AMC-SS: Noise-Induced Transitions in Multiscale Systems
University Of Illinois At Urbana-Champaign, Urbana IL
Investigators
Abstract
The proposed research is an attempt to understand the effect of small noise on bifurcations in dynamical systems. While bifurcations involve sharp changes in behavior, noise has a smoothing effect (the probability density function solves a parabolic PDE, rather than a transport equation). It is this competition between dominant bifurcative behavior and small noise which is of interest to us. We seek to illuminate this competition by considering a number of specific problems.

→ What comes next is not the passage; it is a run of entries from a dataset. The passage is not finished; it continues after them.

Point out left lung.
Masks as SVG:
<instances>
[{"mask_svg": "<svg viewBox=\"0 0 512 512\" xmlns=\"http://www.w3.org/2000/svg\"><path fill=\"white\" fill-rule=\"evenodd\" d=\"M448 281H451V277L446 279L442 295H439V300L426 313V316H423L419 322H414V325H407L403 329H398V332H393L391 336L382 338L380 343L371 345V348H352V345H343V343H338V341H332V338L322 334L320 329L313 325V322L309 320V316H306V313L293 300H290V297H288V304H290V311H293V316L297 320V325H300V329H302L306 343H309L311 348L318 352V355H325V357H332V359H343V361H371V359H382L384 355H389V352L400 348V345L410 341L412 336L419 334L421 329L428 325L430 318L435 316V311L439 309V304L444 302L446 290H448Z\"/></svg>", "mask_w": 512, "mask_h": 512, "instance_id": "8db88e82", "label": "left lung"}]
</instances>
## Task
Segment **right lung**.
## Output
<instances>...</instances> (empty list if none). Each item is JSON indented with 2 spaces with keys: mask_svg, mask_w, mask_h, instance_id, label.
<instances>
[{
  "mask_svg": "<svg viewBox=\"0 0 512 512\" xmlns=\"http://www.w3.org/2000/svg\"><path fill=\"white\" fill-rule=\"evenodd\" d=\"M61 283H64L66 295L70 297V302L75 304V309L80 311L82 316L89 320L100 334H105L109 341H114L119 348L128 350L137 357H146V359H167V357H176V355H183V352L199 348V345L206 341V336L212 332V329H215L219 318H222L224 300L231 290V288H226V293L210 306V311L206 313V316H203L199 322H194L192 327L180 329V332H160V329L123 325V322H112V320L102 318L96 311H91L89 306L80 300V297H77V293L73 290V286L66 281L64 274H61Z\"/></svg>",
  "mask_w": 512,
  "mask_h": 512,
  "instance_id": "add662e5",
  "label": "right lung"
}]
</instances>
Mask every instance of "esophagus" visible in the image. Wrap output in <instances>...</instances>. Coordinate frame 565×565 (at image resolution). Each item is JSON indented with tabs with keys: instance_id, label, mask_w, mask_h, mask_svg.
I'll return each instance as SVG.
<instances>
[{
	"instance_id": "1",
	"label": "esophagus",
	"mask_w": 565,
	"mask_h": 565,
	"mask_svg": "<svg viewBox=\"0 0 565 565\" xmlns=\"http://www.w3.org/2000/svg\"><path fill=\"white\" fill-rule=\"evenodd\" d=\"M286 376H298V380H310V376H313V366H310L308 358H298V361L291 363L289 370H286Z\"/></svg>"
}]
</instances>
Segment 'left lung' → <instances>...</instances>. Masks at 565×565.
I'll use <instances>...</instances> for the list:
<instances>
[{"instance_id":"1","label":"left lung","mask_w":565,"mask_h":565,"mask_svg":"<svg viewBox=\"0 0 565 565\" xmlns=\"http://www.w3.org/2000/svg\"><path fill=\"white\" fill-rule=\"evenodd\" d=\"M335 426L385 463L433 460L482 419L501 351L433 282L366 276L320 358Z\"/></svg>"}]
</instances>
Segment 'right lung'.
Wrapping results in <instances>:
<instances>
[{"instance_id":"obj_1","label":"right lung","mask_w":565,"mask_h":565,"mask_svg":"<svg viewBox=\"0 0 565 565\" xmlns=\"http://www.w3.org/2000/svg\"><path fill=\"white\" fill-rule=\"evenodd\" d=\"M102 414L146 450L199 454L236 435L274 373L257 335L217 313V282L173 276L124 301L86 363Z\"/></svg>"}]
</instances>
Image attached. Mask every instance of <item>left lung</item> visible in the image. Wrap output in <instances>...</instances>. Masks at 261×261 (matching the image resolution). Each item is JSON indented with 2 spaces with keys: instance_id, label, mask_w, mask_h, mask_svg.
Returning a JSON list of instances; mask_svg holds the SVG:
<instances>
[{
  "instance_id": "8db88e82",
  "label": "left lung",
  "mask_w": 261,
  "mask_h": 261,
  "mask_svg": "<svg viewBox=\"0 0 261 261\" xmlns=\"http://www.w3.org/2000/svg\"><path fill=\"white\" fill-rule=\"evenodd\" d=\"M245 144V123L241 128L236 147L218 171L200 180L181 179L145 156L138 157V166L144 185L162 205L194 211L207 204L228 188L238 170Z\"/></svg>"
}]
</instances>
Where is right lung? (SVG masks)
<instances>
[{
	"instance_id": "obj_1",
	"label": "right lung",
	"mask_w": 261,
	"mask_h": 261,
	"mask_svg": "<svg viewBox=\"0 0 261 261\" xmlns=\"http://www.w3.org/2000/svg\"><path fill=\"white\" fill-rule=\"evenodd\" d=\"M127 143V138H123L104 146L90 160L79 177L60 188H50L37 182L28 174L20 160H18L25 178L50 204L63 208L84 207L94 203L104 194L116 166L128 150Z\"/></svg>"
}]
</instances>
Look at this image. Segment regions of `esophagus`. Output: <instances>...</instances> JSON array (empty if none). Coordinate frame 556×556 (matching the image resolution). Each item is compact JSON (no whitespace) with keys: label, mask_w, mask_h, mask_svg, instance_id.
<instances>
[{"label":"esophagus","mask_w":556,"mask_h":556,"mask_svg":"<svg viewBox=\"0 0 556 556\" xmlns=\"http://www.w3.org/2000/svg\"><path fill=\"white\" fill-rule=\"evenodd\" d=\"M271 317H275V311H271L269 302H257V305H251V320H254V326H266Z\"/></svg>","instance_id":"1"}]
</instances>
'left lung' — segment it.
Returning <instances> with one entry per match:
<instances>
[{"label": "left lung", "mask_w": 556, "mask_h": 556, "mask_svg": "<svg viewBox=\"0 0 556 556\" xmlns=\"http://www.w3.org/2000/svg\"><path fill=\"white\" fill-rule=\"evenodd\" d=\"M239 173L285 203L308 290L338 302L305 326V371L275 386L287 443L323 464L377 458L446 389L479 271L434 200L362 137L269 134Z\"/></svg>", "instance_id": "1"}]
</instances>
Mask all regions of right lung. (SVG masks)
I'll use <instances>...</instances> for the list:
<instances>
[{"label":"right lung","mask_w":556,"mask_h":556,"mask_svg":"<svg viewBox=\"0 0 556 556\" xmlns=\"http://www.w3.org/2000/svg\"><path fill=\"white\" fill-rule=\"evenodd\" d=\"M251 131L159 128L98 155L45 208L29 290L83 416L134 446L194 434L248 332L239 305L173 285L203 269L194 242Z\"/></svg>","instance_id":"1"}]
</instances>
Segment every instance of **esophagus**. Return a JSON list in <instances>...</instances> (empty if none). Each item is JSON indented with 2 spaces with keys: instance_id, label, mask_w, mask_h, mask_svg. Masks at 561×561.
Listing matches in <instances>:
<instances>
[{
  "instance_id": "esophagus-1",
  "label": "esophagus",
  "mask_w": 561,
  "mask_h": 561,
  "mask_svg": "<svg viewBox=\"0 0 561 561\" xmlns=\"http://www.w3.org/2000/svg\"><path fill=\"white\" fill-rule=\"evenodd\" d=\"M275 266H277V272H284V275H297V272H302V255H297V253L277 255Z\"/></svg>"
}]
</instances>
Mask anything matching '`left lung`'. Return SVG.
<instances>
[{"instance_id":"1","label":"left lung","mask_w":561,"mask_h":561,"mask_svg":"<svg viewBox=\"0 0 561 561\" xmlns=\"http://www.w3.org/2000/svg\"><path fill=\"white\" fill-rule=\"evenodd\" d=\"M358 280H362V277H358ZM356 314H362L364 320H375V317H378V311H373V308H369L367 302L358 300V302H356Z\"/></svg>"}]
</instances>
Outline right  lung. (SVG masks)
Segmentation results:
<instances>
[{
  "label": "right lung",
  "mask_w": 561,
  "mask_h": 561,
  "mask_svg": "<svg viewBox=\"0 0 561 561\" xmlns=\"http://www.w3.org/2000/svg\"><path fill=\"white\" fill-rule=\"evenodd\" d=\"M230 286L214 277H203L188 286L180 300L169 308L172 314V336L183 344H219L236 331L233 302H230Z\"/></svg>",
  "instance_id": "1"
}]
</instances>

We in particular seek to study canard phenomena (which is a combination of bifurcation and multiple scales), two-point motion near a homoclinic orbit, and behavior of certain higher-dimensional systems. One of the central themes in applied mathematics is the problem of modelling evolving behavior. One of the main tools for doing so is differential equations; the theoretical underpinnings of differential equations are mathematically attractive, and it is fairly simple to convert qualitative effects into the vector fields which govern ODE's. An honest assessment of any behavior must, of course, also include noise. Usually this noise is small enough to have negligible effect, but in certain situations, even small noise may dominate the behavior of a system. Our interest is in these situations where noise causes macroscopically visible random transitions in a dynamical system. By means of certain carefully-chosen examples, we seek to understand a number of different phenomena where such random transitions occur. The specific equations we study appear in a number of areas: biology, the study of ocean currents, and materials science.